Eva avrebbe fatto lo stesso se avesse dovuto interpretare Donald TrumpBerlusconi o chiunque altro. Avrebbe iniziato dallo studiare questi personaggi e sovrapponendo il suo carattere e non quello dei suoi alter ego. In tal modo, la costruzione del carattere deriva da una logica interna che l’attore trasmette poi al suo modo di muoversi, alla sua fisicità e alle sue emozioni. Penso, dunque, che la maggior parte del lavoro compiuto da Eva per rendere il personaggio nel senso che abbiamo descritto si sia svolto nella sua interiorità.

Border è ispirato a un racconto di John Ajvide Lindqvist, già autore di Let the Right One. Quale pensi sia il pregio più rilevante dei testi di questo autore?

In un certo modo, penso che per noi fosse ovvio lavorare insieme, perché il nostro universo e il modo in cui ci rivolgiamo al mondo si sovrappongono in diversi aspetti. L’interesse per il sovrannaturale e per il fantastico, da una parte; l’importanza per i problemi quotidiani e per le cose in cui riconosciamo la nostra vita, dall’altra, entrano in contatto, producendo una terza realtà o, se vuoi, un terzo universo, comprensivo di risonanze magiche.
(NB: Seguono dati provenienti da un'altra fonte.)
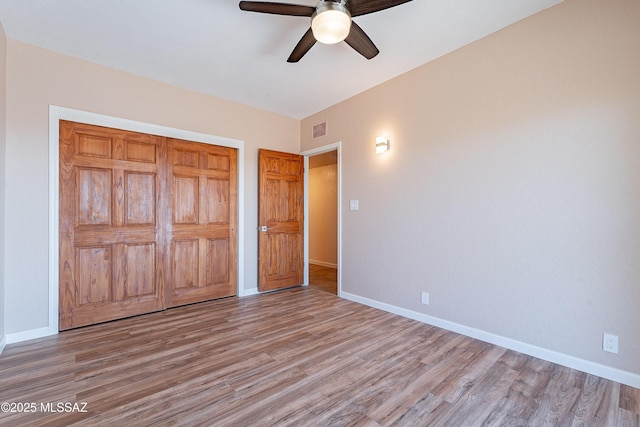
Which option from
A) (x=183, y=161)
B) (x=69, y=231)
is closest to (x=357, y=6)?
(x=183, y=161)

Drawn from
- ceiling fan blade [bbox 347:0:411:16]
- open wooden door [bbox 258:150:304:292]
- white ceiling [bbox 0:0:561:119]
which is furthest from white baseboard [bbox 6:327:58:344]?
ceiling fan blade [bbox 347:0:411:16]

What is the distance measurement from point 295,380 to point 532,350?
6.47 ft

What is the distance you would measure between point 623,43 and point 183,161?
4213mm

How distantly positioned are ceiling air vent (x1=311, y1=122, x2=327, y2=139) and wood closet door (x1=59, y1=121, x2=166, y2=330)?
2.17 m

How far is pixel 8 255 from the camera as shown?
8.52 feet

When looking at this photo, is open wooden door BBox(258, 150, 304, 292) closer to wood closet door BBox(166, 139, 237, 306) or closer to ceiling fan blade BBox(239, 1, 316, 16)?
wood closet door BBox(166, 139, 237, 306)

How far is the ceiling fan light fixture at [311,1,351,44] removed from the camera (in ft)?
5.91

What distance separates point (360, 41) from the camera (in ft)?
7.16

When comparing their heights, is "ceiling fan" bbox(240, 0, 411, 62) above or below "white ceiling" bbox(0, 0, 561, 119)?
below

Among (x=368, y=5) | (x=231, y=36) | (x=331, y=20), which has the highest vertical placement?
(x=231, y=36)

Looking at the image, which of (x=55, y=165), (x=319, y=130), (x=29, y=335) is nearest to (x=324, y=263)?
(x=319, y=130)

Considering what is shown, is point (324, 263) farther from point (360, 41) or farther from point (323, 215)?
point (360, 41)

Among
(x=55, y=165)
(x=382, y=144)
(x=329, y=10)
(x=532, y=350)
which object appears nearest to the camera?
(x=329, y=10)

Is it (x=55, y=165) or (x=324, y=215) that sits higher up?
(x=55, y=165)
C’è poi la questione delle categorie con cui per convenienza cinema e letteratura diversificano le proprie attività, assumendo etichette diverse, tipo quella del fantasy o dei generi cinematografici. Mentre trovi poi persone come J.A. Lindqvist (autore di Lasciami entrare, ndr), che fa cose difficili da incasellare, poiché scrive cose diverse rispetto a opere tipo Harry Potter e i suoi derivati. Nei suoi libri, infatti, trovi emozioni forti e reali, che però sono messe in un contesto inedito. Lavorare su questo tipo di materiale è per me, al tempo stesso, stimolante e confortante, perché la consapevolezza di rapportarmi con vere emozioni offre molte possibilità alla mia immaginazione.